Abstract

Ivonina, Natalya I., Andrey A. Fokin, and Irina M. Roshchevskaya. Body surface potential mapping during heart ventricular repolarization in male swimmers and untrained persons under hypoxic and hypercapnic hypoxia. High Alt Med Biol. 22:308-316, 2021. Background: In swimmers, as a result of prolonged breath-holding during swimming, first hypoxic hypoxia (HH) and then hypercapnic hypoxia (HCH) occurs, which may influence the electrical activity of the heart (EAH).

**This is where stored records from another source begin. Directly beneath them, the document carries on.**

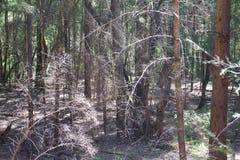 De Armstrongcalifornische sequoia's verklaren Natuurlijke Reserve, Californië stock afbeelding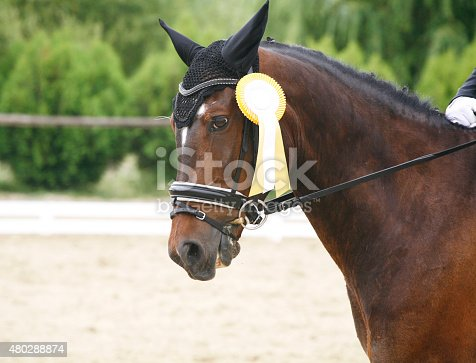 istock Head of a award-winning horse in the arena 480288874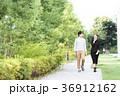 男女 新緑 歩道の写真 36912162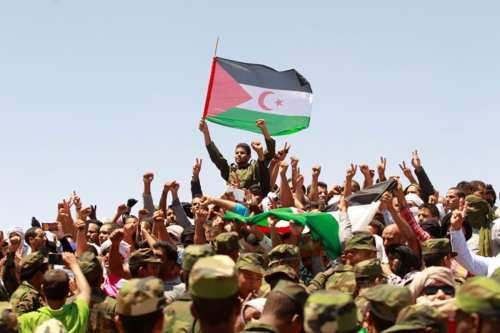 Indigenous Sahrawi people in Tindouf, Algeria on 3 June, 2016 [Reuters]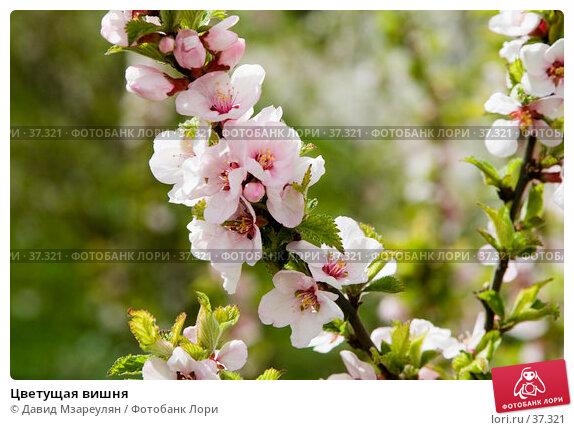 Купить «Цветущая вишня», эксклюзивное фото № 37321, снято 29 апреля 2007 г. (c) Давид Мзареулян / Фотобанк Лори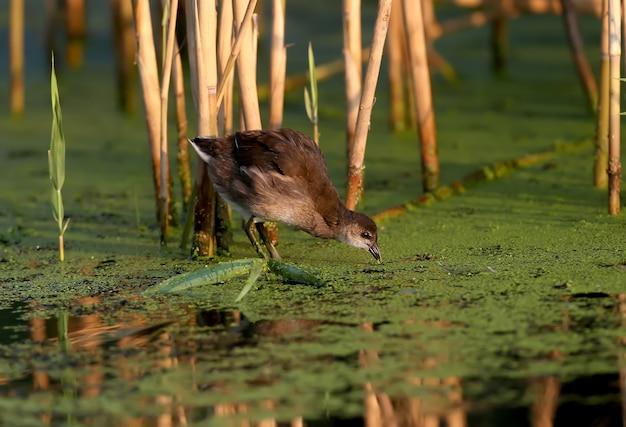 Jung und alt das teichhuhn (gallinula chloropus) wird im sanften morgenlicht aus nächster nähe erschossen. die erkennungszeichen des vogels sind deutlich sichtbar.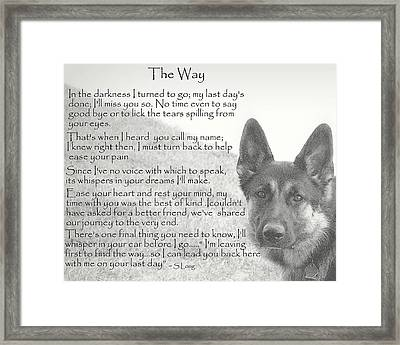 The Way Framed Print by Sue Long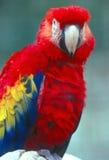 Color scarlatto del Macaw Immagini Stock Libere da Diritti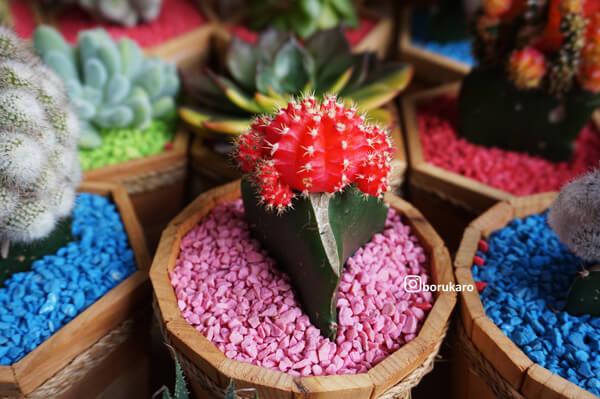 Kaktus mini berwarna merah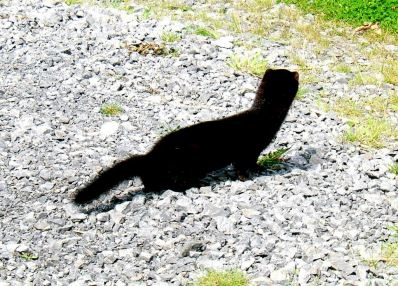 MInk (non native to Ireland) can desimate a whole flock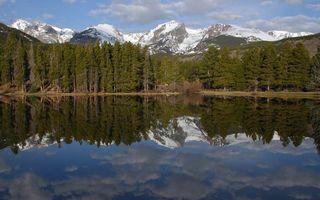Фото бесплатно камни, лес, высота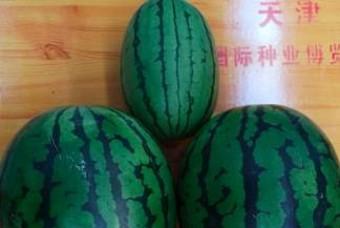 비싸도 '작은 수박' 사는 중국인, 왜?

What type of normobaric hypoxia more strongly affects the EAH-normocapnic HH or HCH? Methods: The electrical activity of swimmers' hearts (n = 7) and untrained persons (n = 10) was studied by using electrocardiography (ECG) and body surface potential mapping (BSPM) during the period of ventricular repolarization at baseline, at normocapnic HH, at HCH, and in the recovery period. Results: HH led to more significant changes in the EAH in all participants in comparison with HCH. There was no change in the amplitude of T waveECG at hypoxic and HCH, but a change in the amplitude of the minimum was noted in BSPM. The minimum in athletes changed by the end of the exposure (from -0.40 ± 0.12 mV to -0.26 ± 0.11 mV, p = 0.001); in the control, it decreased earlier (after 8 minutes of exposure to HH, the amplitude of the minimum was -0.24 ± 0.08 mV, p = 0.026). With HH, the duration of the QT interval in athletes was shortened due to the shortening of the J-Tpeak (from 250 to 188 ms, p = 0.001) and the Tpeak-Tend (from 98 to 86 ms) intervals. In controls, the decrease in the QT interval was due to the J-Tpeak shortening only (from 280 to 200 ms, p = 0.026). Conclusions: In the study of the effect of hypoxia on the EAH during ventricular repolarization, the use of the BSPM has proven to be more informative than the use of traditional ECG. When using potential mapping, more significant changes in ventricular repolarization at HH than at HCH were revealed, whereas the parameters changed less in swimmers compared with the baseline than in controls during both exposures.